Storage Infrastructure Behind Facebook Messages

One of the talks that I particularly enjoyed yesterday at HPTS 2011 was Storage Infrastructure Behind Facebook Messages by Kannan Muthukkaruppan. In this talk, Kannan talked about the Facebook store for chats, email, SMS, & messages.


This high scale storage system is based upon HBase and Haystack. HBase is a non-relational, distributed database very similar to Google’sBig Table. Haystack is simple file system designed by Facebook for efficient photo storage and delivery. More on Haystack at: Facebook Needle in a Haystack.


In this Facebook Message store, Haystack is used to store attachments and large messages.  HBase is used for message metadata, search indexes, and small messages (avoiding the second I/O to Haystack for small messages like most SMS).


Facebook Messages takes 6B+ messages a day. Summarizing HBase traffic:

·         75B+ R+W ops/day with 1.5M ops/sec at peak

·         The average write operation inserts 16 records across multiple column families

·         2PB+ of cooked online data in HBase. Over 6PB including replication but not backups

·         All data is LZO compressed

·         Growing at 250TB/month


The Facebook Messages project timeline:

·         2009/12: Project started

·         2010/11: Initial rollout began

·         2011/07: Rollout completed with 1B+ accounts migrated to new store

·         Production changes:

o   2 schema changes

o   Upgraded to Hfile 2.0


They implemented a very nice approach to testing where, prior to release, they shadowed the production workload to the test servers.

Storage Infrastructure Behind Facebook Messages_第1张图片

After going into production the continued the practice of shadowing the real production workload into the test cluster to test before going into production:


Storage Infrastructure Behind Facebook Messages_第2张图片

The list of scares and scars from Kannan:

·         Not without our share of scares and incidents:

o   s/w bugs. (e.g., deadlocks, incompatible LZO used for bulk imported data, etc.)

§  found a edge case bug in log recovery as recently as last week!

·         performance spikes every 6 hours (even off-peak)!

o   cleanup of HDFS’s Recycle bin was sub-optimal! Needed code and config fix.

·         transient rack switch failures

·         Zookeeper leader election took than 10 minutes when one member of the quorum died. Fixed in more recent version of ZK.

·         HDFS Namenode – SPOF

·         flapping servers (repeated failures)

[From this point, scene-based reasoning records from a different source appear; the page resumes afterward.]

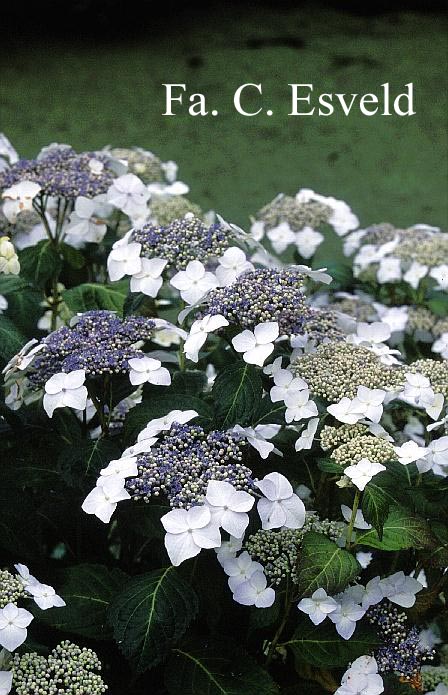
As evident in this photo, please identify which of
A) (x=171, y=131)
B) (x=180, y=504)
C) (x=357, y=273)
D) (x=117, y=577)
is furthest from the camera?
(x=171, y=131)

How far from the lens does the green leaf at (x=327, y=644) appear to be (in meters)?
1.33

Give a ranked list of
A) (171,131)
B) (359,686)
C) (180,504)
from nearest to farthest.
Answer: (180,504) → (359,686) → (171,131)

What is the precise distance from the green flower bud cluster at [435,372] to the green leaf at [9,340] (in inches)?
20.1

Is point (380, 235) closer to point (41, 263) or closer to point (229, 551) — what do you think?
point (41, 263)

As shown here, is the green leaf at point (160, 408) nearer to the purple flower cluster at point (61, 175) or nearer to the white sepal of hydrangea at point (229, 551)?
the white sepal of hydrangea at point (229, 551)

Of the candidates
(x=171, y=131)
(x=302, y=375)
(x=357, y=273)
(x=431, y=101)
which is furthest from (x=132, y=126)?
(x=302, y=375)

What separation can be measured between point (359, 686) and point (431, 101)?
11.9ft

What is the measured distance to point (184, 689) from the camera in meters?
1.33

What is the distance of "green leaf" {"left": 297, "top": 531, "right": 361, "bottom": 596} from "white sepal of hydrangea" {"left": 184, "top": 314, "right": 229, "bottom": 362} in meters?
0.26

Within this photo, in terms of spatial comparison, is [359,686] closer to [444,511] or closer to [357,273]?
[444,511]

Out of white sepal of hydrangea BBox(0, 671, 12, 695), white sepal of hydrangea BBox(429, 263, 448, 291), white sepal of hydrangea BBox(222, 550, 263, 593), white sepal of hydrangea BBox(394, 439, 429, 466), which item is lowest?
white sepal of hydrangea BBox(0, 671, 12, 695)

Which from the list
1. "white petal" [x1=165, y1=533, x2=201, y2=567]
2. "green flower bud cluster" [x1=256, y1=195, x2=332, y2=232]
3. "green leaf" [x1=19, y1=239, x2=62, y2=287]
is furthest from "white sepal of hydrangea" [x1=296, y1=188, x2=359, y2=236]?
"white petal" [x1=165, y1=533, x2=201, y2=567]

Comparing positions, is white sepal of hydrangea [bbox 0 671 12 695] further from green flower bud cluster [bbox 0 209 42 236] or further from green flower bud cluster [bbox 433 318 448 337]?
green flower bud cluster [bbox 433 318 448 337]

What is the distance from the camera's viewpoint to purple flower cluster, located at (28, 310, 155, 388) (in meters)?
1.37
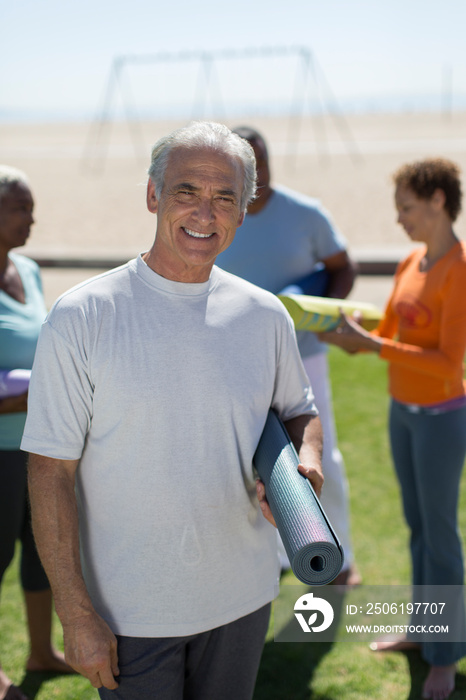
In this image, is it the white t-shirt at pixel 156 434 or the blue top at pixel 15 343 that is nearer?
the white t-shirt at pixel 156 434

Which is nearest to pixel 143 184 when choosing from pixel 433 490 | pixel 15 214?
pixel 15 214

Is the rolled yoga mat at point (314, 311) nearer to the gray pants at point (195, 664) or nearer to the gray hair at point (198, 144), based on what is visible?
the gray hair at point (198, 144)

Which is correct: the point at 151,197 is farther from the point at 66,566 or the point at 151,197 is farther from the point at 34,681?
the point at 34,681

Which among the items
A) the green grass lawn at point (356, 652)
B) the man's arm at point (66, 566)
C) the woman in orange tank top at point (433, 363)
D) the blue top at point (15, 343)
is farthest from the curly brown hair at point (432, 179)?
the green grass lawn at point (356, 652)

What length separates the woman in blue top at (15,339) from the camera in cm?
247

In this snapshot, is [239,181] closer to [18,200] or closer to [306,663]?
[18,200]

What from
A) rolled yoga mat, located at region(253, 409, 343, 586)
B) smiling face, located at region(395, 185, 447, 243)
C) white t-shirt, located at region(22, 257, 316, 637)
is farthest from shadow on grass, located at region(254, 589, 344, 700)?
smiling face, located at region(395, 185, 447, 243)

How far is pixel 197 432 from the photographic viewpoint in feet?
5.62

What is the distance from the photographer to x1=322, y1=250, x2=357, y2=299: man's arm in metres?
3.17

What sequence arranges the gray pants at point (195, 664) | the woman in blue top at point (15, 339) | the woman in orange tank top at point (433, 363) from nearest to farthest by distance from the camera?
the gray pants at point (195, 664) → the woman in blue top at point (15, 339) → the woman in orange tank top at point (433, 363)

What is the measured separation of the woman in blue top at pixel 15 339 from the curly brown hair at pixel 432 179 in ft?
4.79

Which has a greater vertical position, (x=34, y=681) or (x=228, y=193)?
(x=228, y=193)

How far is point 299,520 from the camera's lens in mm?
1574

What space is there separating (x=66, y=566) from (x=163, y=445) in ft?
1.18
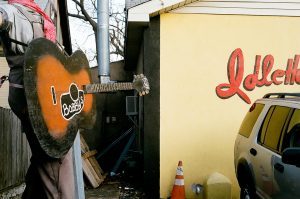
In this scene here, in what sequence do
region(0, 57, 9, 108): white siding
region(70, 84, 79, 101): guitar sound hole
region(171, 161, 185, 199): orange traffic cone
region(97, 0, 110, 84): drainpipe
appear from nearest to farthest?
1. region(70, 84, 79, 101): guitar sound hole
2. region(171, 161, 185, 199): orange traffic cone
3. region(0, 57, 9, 108): white siding
4. region(97, 0, 110, 84): drainpipe

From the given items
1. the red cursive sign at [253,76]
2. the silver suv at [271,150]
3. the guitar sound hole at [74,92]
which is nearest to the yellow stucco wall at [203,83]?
the red cursive sign at [253,76]

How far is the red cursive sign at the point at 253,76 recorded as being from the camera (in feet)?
24.9

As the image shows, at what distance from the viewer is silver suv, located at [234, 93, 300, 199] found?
379 cm

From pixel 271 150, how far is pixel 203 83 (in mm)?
3207

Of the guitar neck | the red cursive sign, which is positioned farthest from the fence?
the red cursive sign

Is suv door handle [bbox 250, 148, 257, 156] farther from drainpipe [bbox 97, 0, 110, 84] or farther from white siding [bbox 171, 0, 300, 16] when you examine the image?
drainpipe [bbox 97, 0, 110, 84]

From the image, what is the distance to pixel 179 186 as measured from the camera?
22.4ft

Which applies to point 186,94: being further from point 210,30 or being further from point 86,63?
point 86,63

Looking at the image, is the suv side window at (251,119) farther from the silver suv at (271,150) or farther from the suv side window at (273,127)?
the suv side window at (273,127)

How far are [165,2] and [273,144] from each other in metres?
3.63

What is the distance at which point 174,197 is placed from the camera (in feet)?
22.4

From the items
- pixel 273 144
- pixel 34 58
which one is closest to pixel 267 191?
pixel 273 144

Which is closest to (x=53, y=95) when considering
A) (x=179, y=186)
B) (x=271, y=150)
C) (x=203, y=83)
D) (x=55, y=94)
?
(x=55, y=94)

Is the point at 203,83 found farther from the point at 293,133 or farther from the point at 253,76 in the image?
the point at 293,133
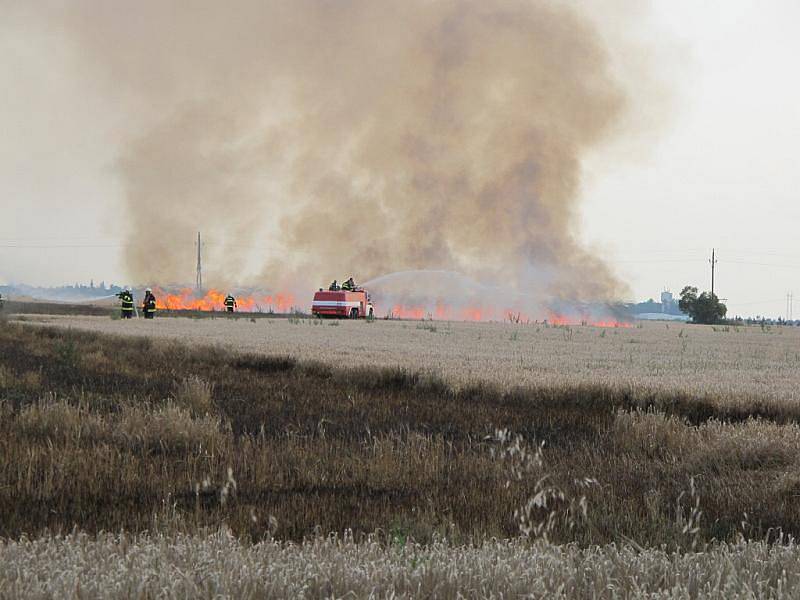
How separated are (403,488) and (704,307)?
365ft

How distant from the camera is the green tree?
10681 cm

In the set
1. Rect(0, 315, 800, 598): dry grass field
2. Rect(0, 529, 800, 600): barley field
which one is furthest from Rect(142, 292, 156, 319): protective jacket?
Rect(0, 529, 800, 600): barley field

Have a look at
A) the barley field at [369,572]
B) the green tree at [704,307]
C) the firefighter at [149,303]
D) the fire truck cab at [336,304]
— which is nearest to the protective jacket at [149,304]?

·         Sometimes, tried things which hadn’t been tested in dark launch!

o   Added a rack of servers to help with performance issue

§  Pegged top of the rack network bandwidth!

§  Had to add the servers at much slower pace. Very manual .

§  Intelligent load balancing needed to make this more automated.

·         A high % of issues caught in shadow/stress testing

·         Lots of alerting mechanisms in place to detect failures cases

o   Automate recovery for a lots of common ones

o   Treat alerts on shadow cluster as hi-pri too!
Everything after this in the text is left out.